◆ Directive:
Switch each "furthest" in the material below to "farthest" and write all the material out again, with nothing else altered. Leave the pictures out.

◆ Given data:
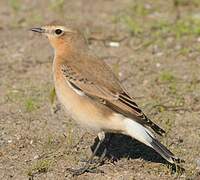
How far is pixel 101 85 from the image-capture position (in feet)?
25.4

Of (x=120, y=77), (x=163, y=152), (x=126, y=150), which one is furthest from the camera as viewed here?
(x=120, y=77)

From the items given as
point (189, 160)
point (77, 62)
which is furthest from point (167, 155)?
point (77, 62)

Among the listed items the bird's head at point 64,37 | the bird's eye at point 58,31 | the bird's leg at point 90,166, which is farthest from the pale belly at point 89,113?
the bird's eye at point 58,31

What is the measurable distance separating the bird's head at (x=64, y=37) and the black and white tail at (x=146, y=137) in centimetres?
135

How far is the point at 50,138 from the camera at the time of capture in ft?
27.3

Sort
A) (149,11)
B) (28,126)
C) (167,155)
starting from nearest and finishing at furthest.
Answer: (167,155), (28,126), (149,11)

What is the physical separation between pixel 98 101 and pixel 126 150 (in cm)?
93

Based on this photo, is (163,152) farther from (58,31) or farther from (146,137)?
(58,31)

◆ Output below:
How far is pixel 101 85 from the image-capture position (in feet)?
25.4

Of (x=120, y=77), (x=163, y=152), (x=126, y=150), which one is farthest from the camera as viewed here?
(x=120, y=77)

From the items given as
point (189, 160)
point (77, 62)
which is farthest from point (167, 155)?
point (77, 62)

Among the listed items the bird's head at point 64,37 | the bird's eye at point 58,31 | the bird's leg at point 90,166, which is farthest from the pale belly at point 89,113?
the bird's eye at point 58,31

What is the measurable distance separating the bird's head at (x=64, y=37) and the black and white tail at (x=146, y=137) in centimetres?
135

How far is the point at 50,138 from the camera at the time of capture in ft?
27.3

Sort
A) (149,11)
B) (28,126)
C) (167,155)
starting from nearest and finishing at farthest.
Answer: (167,155), (28,126), (149,11)

What is the physical separation between pixel 98 101 and pixel 126 150 (in cm)?
93

Based on this photo, is (163,152) farther from (58,31) or farther from (146,137)?
(58,31)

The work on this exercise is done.